Le témoignage de Janina Hescheles, écrit alors que la « Catastrophe » de l’extermination des Juifs était encore en train de se dérouler, resurgit au moment où les derniers témoins de la Shoah disparaissent. Pour Janina, les années 2015-2016 sont particulièrement importantes. Doixante-dix ans après la première publication de son témoignage, il « revient » dans les trois pays liés étroitement à sa biographie : la Pologne où elle est née ; Israël où elle vit ; et la France, où habitent ses enfants. En 2015, l’Institut historique juif de Varsovie – l’institution héritière des commissions historiques juives de l’après-guerre –, réédite la toute première édition de 1946, précédée d’une importante préface d’Ewa Kozminska-Freilak, d’une postface de Piotr Laskowski, suivie d’un tableau présentant les différences entre l’édition de 1946 et le manuscrit.
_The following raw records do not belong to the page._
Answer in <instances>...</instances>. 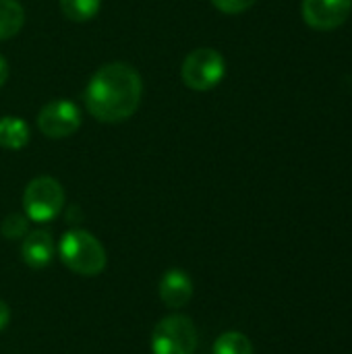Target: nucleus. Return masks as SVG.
Instances as JSON below:
<instances>
[{
	"label": "nucleus",
	"mask_w": 352,
	"mask_h": 354,
	"mask_svg": "<svg viewBox=\"0 0 352 354\" xmlns=\"http://www.w3.org/2000/svg\"><path fill=\"white\" fill-rule=\"evenodd\" d=\"M54 239L48 230H31L23 236L21 259L31 270H44L54 259Z\"/></svg>",
	"instance_id": "1a4fd4ad"
},
{
	"label": "nucleus",
	"mask_w": 352,
	"mask_h": 354,
	"mask_svg": "<svg viewBox=\"0 0 352 354\" xmlns=\"http://www.w3.org/2000/svg\"><path fill=\"white\" fill-rule=\"evenodd\" d=\"M160 299L168 309H183L193 299V280L185 270H168L160 280Z\"/></svg>",
	"instance_id": "6e6552de"
},
{
	"label": "nucleus",
	"mask_w": 352,
	"mask_h": 354,
	"mask_svg": "<svg viewBox=\"0 0 352 354\" xmlns=\"http://www.w3.org/2000/svg\"><path fill=\"white\" fill-rule=\"evenodd\" d=\"M224 75H226L224 56L214 48H197L189 52L180 66V79L193 91H210L218 87Z\"/></svg>",
	"instance_id": "39448f33"
},
{
	"label": "nucleus",
	"mask_w": 352,
	"mask_h": 354,
	"mask_svg": "<svg viewBox=\"0 0 352 354\" xmlns=\"http://www.w3.org/2000/svg\"><path fill=\"white\" fill-rule=\"evenodd\" d=\"M31 139L29 124L19 116H2L0 118V147L8 151H19L27 147Z\"/></svg>",
	"instance_id": "9d476101"
},
{
	"label": "nucleus",
	"mask_w": 352,
	"mask_h": 354,
	"mask_svg": "<svg viewBox=\"0 0 352 354\" xmlns=\"http://www.w3.org/2000/svg\"><path fill=\"white\" fill-rule=\"evenodd\" d=\"M60 10L66 19L85 23L98 17L102 10V0H60Z\"/></svg>",
	"instance_id": "f8f14e48"
},
{
	"label": "nucleus",
	"mask_w": 352,
	"mask_h": 354,
	"mask_svg": "<svg viewBox=\"0 0 352 354\" xmlns=\"http://www.w3.org/2000/svg\"><path fill=\"white\" fill-rule=\"evenodd\" d=\"M352 10V0H303V19L313 29H336Z\"/></svg>",
	"instance_id": "0eeeda50"
},
{
	"label": "nucleus",
	"mask_w": 352,
	"mask_h": 354,
	"mask_svg": "<svg viewBox=\"0 0 352 354\" xmlns=\"http://www.w3.org/2000/svg\"><path fill=\"white\" fill-rule=\"evenodd\" d=\"M8 322H10V309L4 301H0V332L8 326Z\"/></svg>",
	"instance_id": "dca6fc26"
},
{
	"label": "nucleus",
	"mask_w": 352,
	"mask_h": 354,
	"mask_svg": "<svg viewBox=\"0 0 352 354\" xmlns=\"http://www.w3.org/2000/svg\"><path fill=\"white\" fill-rule=\"evenodd\" d=\"M0 232L8 241H19L29 232V218L23 214H8L0 226Z\"/></svg>",
	"instance_id": "4468645a"
},
{
	"label": "nucleus",
	"mask_w": 352,
	"mask_h": 354,
	"mask_svg": "<svg viewBox=\"0 0 352 354\" xmlns=\"http://www.w3.org/2000/svg\"><path fill=\"white\" fill-rule=\"evenodd\" d=\"M197 328L187 315H168L151 330V354H195Z\"/></svg>",
	"instance_id": "7ed1b4c3"
},
{
	"label": "nucleus",
	"mask_w": 352,
	"mask_h": 354,
	"mask_svg": "<svg viewBox=\"0 0 352 354\" xmlns=\"http://www.w3.org/2000/svg\"><path fill=\"white\" fill-rule=\"evenodd\" d=\"M25 23V10L17 0H0V41L15 37Z\"/></svg>",
	"instance_id": "9b49d317"
},
{
	"label": "nucleus",
	"mask_w": 352,
	"mask_h": 354,
	"mask_svg": "<svg viewBox=\"0 0 352 354\" xmlns=\"http://www.w3.org/2000/svg\"><path fill=\"white\" fill-rule=\"evenodd\" d=\"M6 79H8V62H6V58L0 54V87L6 83Z\"/></svg>",
	"instance_id": "f3484780"
},
{
	"label": "nucleus",
	"mask_w": 352,
	"mask_h": 354,
	"mask_svg": "<svg viewBox=\"0 0 352 354\" xmlns=\"http://www.w3.org/2000/svg\"><path fill=\"white\" fill-rule=\"evenodd\" d=\"M141 95V75L127 62H108L100 66L83 91L87 112L95 120L108 124L129 120L137 112Z\"/></svg>",
	"instance_id": "f257e3e1"
},
{
	"label": "nucleus",
	"mask_w": 352,
	"mask_h": 354,
	"mask_svg": "<svg viewBox=\"0 0 352 354\" xmlns=\"http://www.w3.org/2000/svg\"><path fill=\"white\" fill-rule=\"evenodd\" d=\"M257 0H212V4L224 15H239L251 8Z\"/></svg>",
	"instance_id": "2eb2a0df"
},
{
	"label": "nucleus",
	"mask_w": 352,
	"mask_h": 354,
	"mask_svg": "<svg viewBox=\"0 0 352 354\" xmlns=\"http://www.w3.org/2000/svg\"><path fill=\"white\" fill-rule=\"evenodd\" d=\"M83 122L81 108L64 97L48 102L37 114V129L48 139H64L79 131Z\"/></svg>",
	"instance_id": "423d86ee"
},
{
	"label": "nucleus",
	"mask_w": 352,
	"mask_h": 354,
	"mask_svg": "<svg viewBox=\"0 0 352 354\" xmlns=\"http://www.w3.org/2000/svg\"><path fill=\"white\" fill-rule=\"evenodd\" d=\"M60 261L77 276L95 278L106 270L108 257L104 245L87 230L73 228L62 234L58 243Z\"/></svg>",
	"instance_id": "f03ea898"
},
{
	"label": "nucleus",
	"mask_w": 352,
	"mask_h": 354,
	"mask_svg": "<svg viewBox=\"0 0 352 354\" xmlns=\"http://www.w3.org/2000/svg\"><path fill=\"white\" fill-rule=\"evenodd\" d=\"M64 207V189L52 176H37L29 180L23 191V212L29 222H52Z\"/></svg>",
	"instance_id": "20e7f679"
},
{
	"label": "nucleus",
	"mask_w": 352,
	"mask_h": 354,
	"mask_svg": "<svg viewBox=\"0 0 352 354\" xmlns=\"http://www.w3.org/2000/svg\"><path fill=\"white\" fill-rule=\"evenodd\" d=\"M212 354H253V344L241 332H226L214 342Z\"/></svg>",
	"instance_id": "ddd939ff"
}]
</instances>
Lorsque Janina essaya de publier pour la première fois son texte, c’était dans les années 1950 en Israël où on accueillait difficilement les souvenirs des rescapés. Devenue chercheuse en chimie, et jeune mère, Janina prit une certaine distance avec ce vestige de son enfance tourmentée. Des extraits paraissent néanmoins dans un petit recueil de témoignages dans les années 1960 et elle tira de ses souvenirs une œuvre de fiction, qu’elle signa sous le pseudonyme de Tzvia Eitan, inspiré des prénoms de ses deux enfants : il s’agissait bien d’un premier geste de
transmission7. C’est Janina elle-même qui a traduit en 2015 son récit en hébreu, sur la base de l’édition de 1946, qu’elle tient pour fondamentale, mais qu’elle a complétée de certains passages du manuscrit. La même année, le texte a été adapté au théâtre8.
La présente publication en français restitue les cheminements complexes de ce texte en même temps que la voix de la jeune fille de douze ans qui l’a écrit.
Livia Parnes
Janvier 2016
1 Du 31 mai au 30 décembre. Commissaire de l’exposition : Sophie Nagiscarde.
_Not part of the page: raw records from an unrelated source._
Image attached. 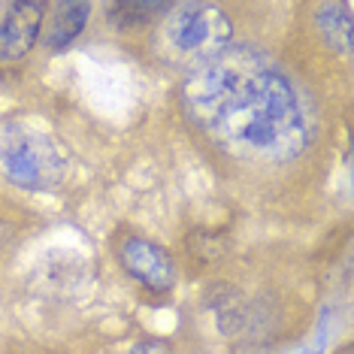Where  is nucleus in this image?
<instances>
[{
  "mask_svg": "<svg viewBox=\"0 0 354 354\" xmlns=\"http://www.w3.org/2000/svg\"><path fill=\"white\" fill-rule=\"evenodd\" d=\"M182 112L239 160L288 164L312 142V112L285 67L252 43L200 64L179 88Z\"/></svg>",
  "mask_w": 354,
  "mask_h": 354,
  "instance_id": "nucleus-1",
  "label": "nucleus"
},
{
  "mask_svg": "<svg viewBox=\"0 0 354 354\" xmlns=\"http://www.w3.org/2000/svg\"><path fill=\"white\" fill-rule=\"evenodd\" d=\"M233 37L236 28L224 6L191 0V3H170V10L151 25V49L167 67L191 73L200 64L230 49Z\"/></svg>",
  "mask_w": 354,
  "mask_h": 354,
  "instance_id": "nucleus-2",
  "label": "nucleus"
},
{
  "mask_svg": "<svg viewBox=\"0 0 354 354\" xmlns=\"http://www.w3.org/2000/svg\"><path fill=\"white\" fill-rule=\"evenodd\" d=\"M0 170L21 191H55L67 179V155L52 136L21 122L0 124Z\"/></svg>",
  "mask_w": 354,
  "mask_h": 354,
  "instance_id": "nucleus-3",
  "label": "nucleus"
},
{
  "mask_svg": "<svg viewBox=\"0 0 354 354\" xmlns=\"http://www.w3.org/2000/svg\"><path fill=\"white\" fill-rule=\"evenodd\" d=\"M115 257L122 263V270L131 276L140 288H146L149 294H170L179 279L173 254L164 245H158L149 236H124L115 245Z\"/></svg>",
  "mask_w": 354,
  "mask_h": 354,
  "instance_id": "nucleus-4",
  "label": "nucleus"
},
{
  "mask_svg": "<svg viewBox=\"0 0 354 354\" xmlns=\"http://www.w3.org/2000/svg\"><path fill=\"white\" fill-rule=\"evenodd\" d=\"M49 3L43 0H12L0 10V64H15L28 58L37 46Z\"/></svg>",
  "mask_w": 354,
  "mask_h": 354,
  "instance_id": "nucleus-5",
  "label": "nucleus"
},
{
  "mask_svg": "<svg viewBox=\"0 0 354 354\" xmlns=\"http://www.w3.org/2000/svg\"><path fill=\"white\" fill-rule=\"evenodd\" d=\"M49 34H46V46L52 52H67L70 46L82 37V30L88 28L94 15L91 3H82V0H70V3H55L49 6Z\"/></svg>",
  "mask_w": 354,
  "mask_h": 354,
  "instance_id": "nucleus-6",
  "label": "nucleus"
},
{
  "mask_svg": "<svg viewBox=\"0 0 354 354\" xmlns=\"http://www.w3.org/2000/svg\"><path fill=\"white\" fill-rule=\"evenodd\" d=\"M315 28L327 49L336 55L351 52V3H321L315 10Z\"/></svg>",
  "mask_w": 354,
  "mask_h": 354,
  "instance_id": "nucleus-7",
  "label": "nucleus"
},
{
  "mask_svg": "<svg viewBox=\"0 0 354 354\" xmlns=\"http://www.w3.org/2000/svg\"><path fill=\"white\" fill-rule=\"evenodd\" d=\"M167 10H170V3L133 0V3H106L103 15H106V25L115 30H140V28H151Z\"/></svg>",
  "mask_w": 354,
  "mask_h": 354,
  "instance_id": "nucleus-8",
  "label": "nucleus"
},
{
  "mask_svg": "<svg viewBox=\"0 0 354 354\" xmlns=\"http://www.w3.org/2000/svg\"><path fill=\"white\" fill-rule=\"evenodd\" d=\"M131 354H170V348H167L160 339H142V342L133 345Z\"/></svg>",
  "mask_w": 354,
  "mask_h": 354,
  "instance_id": "nucleus-9",
  "label": "nucleus"
},
{
  "mask_svg": "<svg viewBox=\"0 0 354 354\" xmlns=\"http://www.w3.org/2000/svg\"><path fill=\"white\" fill-rule=\"evenodd\" d=\"M0 10H3V3H0Z\"/></svg>",
  "mask_w": 354,
  "mask_h": 354,
  "instance_id": "nucleus-10",
  "label": "nucleus"
}]
</instances>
2 Janina Hescheles, Oczyma dwunastoletniej dziewczyny, Kraków, Centralny Komitet Żydów Polskich, 1946. Introduction de Maria Hochberg-Mariańska.
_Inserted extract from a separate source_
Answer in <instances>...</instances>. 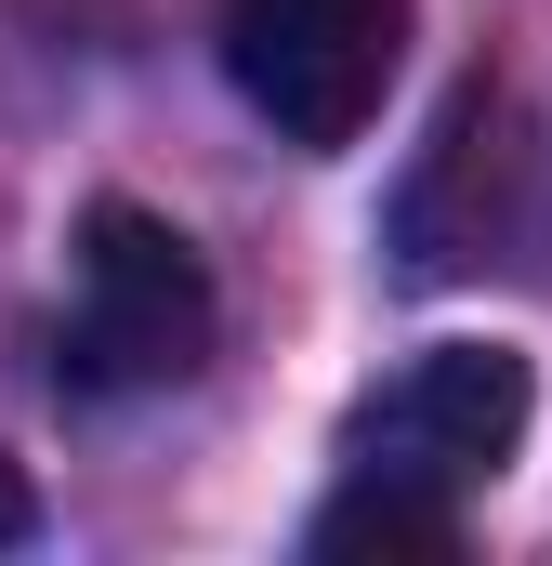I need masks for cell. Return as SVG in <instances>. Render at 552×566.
<instances>
[{"instance_id":"1","label":"cell","mask_w":552,"mask_h":566,"mask_svg":"<svg viewBox=\"0 0 552 566\" xmlns=\"http://www.w3.org/2000/svg\"><path fill=\"white\" fill-rule=\"evenodd\" d=\"M211 329H224V290L198 264V238L171 211L93 198L79 211V264H66V329H53L66 382L79 396H158V382H184L211 356Z\"/></svg>"},{"instance_id":"2","label":"cell","mask_w":552,"mask_h":566,"mask_svg":"<svg viewBox=\"0 0 552 566\" xmlns=\"http://www.w3.org/2000/svg\"><path fill=\"white\" fill-rule=\"evenodd\" d=\"M527 409H540V382H527L513 343H434V356H408L382 396H355V422H342V488L460 514V501L500 488V461L527 448Z\"/></svg>"},{"instance_id":"3","label":"cell","mask_w":552,"mask_h":566,"mask_svg":"<svg viewBox=\"0 0 552 566\" xmlns=\"http://www.w3.org/2000/svg\"><path fill=\"white\" fill-rule=\"evenodd\" d=\"M395 66H408V0H224V80L302 158H342L369 133Z\"/></svg>"},{"instance_id":"4","label":"cell","mask_w":552,"mask_h":566,"mask_svg":"<svg viewBox=\"0 0 552 566\" xmlns=\"http://www.w3.org/2000/svg\"><path fill=\"white\" fill-rule=\"evenodd\" d=\"M500 119H513V106L474 80V93L447 106V133H434V171H421V185H460V171L487 158V133H500ZM487 238H500V211H474V224H434V211H408V264H421V277H474V264H487Z\"/></svg>"},{"instance_id":"5","label":"cell","mask_w":552,"mask_h":566,"mask_svg":"<svg viewBox=\"0 0 552 566\" xmlns=\"http://www.w3.org/2000/svg\"><path fill=\"white\" fill-rule=\"evenodd\" d=\"M302 554H382V566H434V554H460V514H421V501H382V488H329V514L302 527Z\"/></svg>"},{"instance_id":"6","label":"cell","mask_w":552,"mask_h":566,"mask_svg":"<svg viewBox=\"0 0 552 566\" xmlns=\"http://www.w3.org/2000/svg\"><path fill=\"white\" fill-rule=\"evenodd\" d=\"M26 527H40V501H26V474L0 461V541H26Z\"/></svg>"}]
</instances>
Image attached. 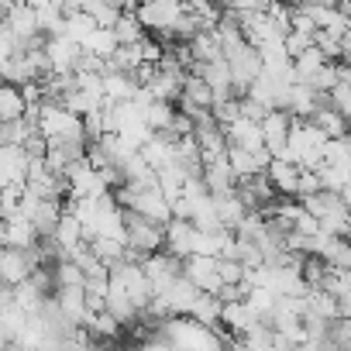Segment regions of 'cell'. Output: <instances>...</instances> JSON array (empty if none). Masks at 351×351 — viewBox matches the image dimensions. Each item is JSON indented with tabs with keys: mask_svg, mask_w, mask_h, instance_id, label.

3 Dans la traduction d’Agnieszka Żuk (Paris, Robert Laffont, collection « Bouquins », 2007, p. 331-344).
4 Voir la liste des éditions des « mémoires » de Janina, p. 127.
5 Otto B. Kraus, Le Mur de Lisa Pomnenka, suivi de Catherine Coquio, Le Leurre et l’espoir. De Theresienstadt au block des enfants de Birkenau, Paris, Éditions L’Arachnéen, 2013.
6 Pour toutes les éditions mentionnées, voir la liste p. 127.
7 Tzvia Eitan, Hem od Chayim (« Ils sont encore en vie »), Tel-Aviv, Alef, 1969.
8 Yanina, pièce de théâtre adaptée et jouée par Bilha Mass Asherov, 2014.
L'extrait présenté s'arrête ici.